> [TEKS BACAAN]:
^^^^

Oleh : Hadi Priyanto
Wahyu demikian sapaan keseharian AKBP Wahyu Nugroho Setyawan S.I.K., M.PICT. Anak ke tiga pasangan H. Subadri dan Hj. Heni Heryanti ini lahir Jumat Wage 19 Maret 1982 di Boyolali. Ayahnya adalah seorang guru bahasa Inggris di SMP Negeri 2 Boyolali dan Ibunya bekerja di Dinas Kesehatan Kabupaten Boyolali
Keluarga sederhana ini tinggal di Dukuh Masahan, Desa Mojosongo, Kecamatan Mojosongo, Boyolali. Di tengah-tengah suasana pedesaan di dukuh Masahan, kelurahan Mojosongo inilah pasangan H. Subadri dan Hj. Heni Heryanti tinggal dan membesarkan putra-putrinya.
Sebagaimana anak yang lahir di kampung, Wahyu sejak kecil menjalani hari-harinya dengan permainan tradisional seperti layangan, petak umpet, gobak sodor, lompat tali, dan setinan. Juga mandi di sungai bersama teman-temannya. Sungai tempat mereka bermain adalah sungai Ngaduman yang airnya waktu itu sangat jernih. Sedangkan kesukaan Wahyu yang lain adalah meniup seruling, naik sepeda atau main detektif-detektifan, Sementara makanan yang disukai sejak kecil adalah sayur bening dan telur dadar.

^^^^

[Blok data]
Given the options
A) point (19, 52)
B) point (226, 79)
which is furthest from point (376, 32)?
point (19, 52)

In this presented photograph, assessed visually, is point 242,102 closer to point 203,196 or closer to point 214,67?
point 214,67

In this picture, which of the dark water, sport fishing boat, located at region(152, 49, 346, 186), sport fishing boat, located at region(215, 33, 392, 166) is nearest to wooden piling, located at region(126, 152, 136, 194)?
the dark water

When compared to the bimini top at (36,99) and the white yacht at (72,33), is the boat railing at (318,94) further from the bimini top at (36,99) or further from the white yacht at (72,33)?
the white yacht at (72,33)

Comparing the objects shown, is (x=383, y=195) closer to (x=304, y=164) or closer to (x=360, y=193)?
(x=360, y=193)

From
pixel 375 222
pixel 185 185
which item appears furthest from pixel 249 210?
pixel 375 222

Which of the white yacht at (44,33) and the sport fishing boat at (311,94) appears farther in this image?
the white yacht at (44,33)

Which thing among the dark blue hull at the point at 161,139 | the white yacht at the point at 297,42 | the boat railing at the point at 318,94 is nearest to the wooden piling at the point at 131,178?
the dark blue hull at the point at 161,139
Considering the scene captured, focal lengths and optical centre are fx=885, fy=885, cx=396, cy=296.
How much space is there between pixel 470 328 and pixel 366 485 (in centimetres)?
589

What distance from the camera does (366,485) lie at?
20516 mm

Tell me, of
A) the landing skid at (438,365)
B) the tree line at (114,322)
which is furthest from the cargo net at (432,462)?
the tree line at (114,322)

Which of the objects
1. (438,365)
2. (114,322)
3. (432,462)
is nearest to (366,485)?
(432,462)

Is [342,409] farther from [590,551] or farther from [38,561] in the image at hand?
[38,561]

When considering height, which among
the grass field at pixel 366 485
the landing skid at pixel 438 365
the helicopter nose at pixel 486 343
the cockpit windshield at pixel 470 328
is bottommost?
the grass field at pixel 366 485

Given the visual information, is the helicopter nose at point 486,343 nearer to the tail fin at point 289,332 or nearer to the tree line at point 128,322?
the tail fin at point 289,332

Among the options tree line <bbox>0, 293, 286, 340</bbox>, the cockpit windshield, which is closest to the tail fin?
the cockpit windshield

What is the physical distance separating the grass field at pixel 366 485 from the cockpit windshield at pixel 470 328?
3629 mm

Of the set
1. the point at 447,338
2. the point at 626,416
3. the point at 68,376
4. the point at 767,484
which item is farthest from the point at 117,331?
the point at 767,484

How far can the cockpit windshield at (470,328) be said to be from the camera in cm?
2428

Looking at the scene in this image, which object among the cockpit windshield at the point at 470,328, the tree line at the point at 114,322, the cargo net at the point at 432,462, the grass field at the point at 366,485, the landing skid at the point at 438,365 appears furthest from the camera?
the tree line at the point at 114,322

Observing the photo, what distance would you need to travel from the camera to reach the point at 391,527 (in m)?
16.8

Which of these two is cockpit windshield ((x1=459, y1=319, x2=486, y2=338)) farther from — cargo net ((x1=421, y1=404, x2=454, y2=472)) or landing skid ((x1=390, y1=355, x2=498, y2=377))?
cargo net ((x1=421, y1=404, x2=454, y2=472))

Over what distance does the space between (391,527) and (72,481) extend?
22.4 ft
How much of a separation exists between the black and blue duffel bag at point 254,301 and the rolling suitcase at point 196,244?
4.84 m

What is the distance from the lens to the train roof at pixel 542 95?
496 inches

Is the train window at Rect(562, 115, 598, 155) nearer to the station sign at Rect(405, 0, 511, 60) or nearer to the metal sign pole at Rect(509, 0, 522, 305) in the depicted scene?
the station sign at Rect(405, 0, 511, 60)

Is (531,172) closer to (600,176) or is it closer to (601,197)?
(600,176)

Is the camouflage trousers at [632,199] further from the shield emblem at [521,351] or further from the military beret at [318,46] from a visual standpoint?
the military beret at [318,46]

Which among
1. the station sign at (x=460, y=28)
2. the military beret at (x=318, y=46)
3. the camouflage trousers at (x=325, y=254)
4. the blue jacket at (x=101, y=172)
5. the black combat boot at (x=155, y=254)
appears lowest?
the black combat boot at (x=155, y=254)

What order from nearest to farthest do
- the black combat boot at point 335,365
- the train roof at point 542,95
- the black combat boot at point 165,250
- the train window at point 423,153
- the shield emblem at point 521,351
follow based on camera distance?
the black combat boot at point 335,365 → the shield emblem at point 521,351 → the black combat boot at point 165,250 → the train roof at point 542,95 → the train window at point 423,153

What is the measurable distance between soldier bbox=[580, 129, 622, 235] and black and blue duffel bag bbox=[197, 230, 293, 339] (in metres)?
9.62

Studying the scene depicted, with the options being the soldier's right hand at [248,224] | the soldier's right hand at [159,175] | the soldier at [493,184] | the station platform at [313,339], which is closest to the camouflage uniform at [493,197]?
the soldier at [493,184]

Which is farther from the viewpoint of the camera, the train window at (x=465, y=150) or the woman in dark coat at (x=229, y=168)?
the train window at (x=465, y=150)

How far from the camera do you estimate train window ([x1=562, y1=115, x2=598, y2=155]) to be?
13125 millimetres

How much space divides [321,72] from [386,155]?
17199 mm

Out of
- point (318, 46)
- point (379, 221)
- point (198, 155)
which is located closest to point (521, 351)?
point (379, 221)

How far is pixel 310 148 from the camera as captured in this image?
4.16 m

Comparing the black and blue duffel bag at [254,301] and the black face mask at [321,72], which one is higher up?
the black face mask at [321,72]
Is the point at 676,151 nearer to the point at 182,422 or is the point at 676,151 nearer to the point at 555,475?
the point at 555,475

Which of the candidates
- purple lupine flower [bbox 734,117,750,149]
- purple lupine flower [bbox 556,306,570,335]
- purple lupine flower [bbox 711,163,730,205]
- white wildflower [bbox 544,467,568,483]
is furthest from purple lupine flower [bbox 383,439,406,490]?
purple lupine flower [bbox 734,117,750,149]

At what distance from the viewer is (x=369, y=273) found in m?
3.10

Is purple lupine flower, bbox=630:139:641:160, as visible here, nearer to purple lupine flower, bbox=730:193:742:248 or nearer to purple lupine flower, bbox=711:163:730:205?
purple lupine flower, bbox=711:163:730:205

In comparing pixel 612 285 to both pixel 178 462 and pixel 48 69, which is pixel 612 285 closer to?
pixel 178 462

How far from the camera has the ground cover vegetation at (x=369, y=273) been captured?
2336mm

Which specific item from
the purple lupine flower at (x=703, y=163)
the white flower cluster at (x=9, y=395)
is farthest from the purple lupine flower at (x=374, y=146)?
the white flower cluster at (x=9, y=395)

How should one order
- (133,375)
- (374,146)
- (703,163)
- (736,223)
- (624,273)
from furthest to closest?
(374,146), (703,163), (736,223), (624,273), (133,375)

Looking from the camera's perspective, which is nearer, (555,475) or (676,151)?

^^^^

> [KERJAKAN TUGAS BERIKUT]:
- A) Menurut teks bacaan, apa makanan yang disukai Wahyu sejak kecil?
- B) Tolong tulis ulang bagian teks bacaan dari "Sebagaimana anak yang" sampai "dan telur dadar.", lalu ganti kata "seruling" dengan "harmonika".
- C) Sebutkan semua permainan tradisional yang dimainkan Wahyu sejak kecil menurut teks bacaan.

> [PEMBAHASAN JAWABAN]:
- A) Sayur bening dan telur dadar.

- B)
Sebagaimana anak yang lahir di kampung, Wahyu sejak kecil menjalani hari-harinya dengan permainan tradisional seperti layangan, petak umpet, gobak sodor, lompat tali, dan setinan. Juga mandi di sungai bersama teman-temannya. Sungai tempat mereka bermain adalah sungai Ngaduman yang airnya waktu itu sangat jernih. Sedangkan kesukaan Wahyu yang lain adalah meniup harmonika, naik sepeda atau main detektif-detektifan, Sementara makanan yang disukai sejak kecil adalah sayur bening dan telur dadar.

- C) Layangan, petak umpet, gobak sodor, lompat tali, dan setinan.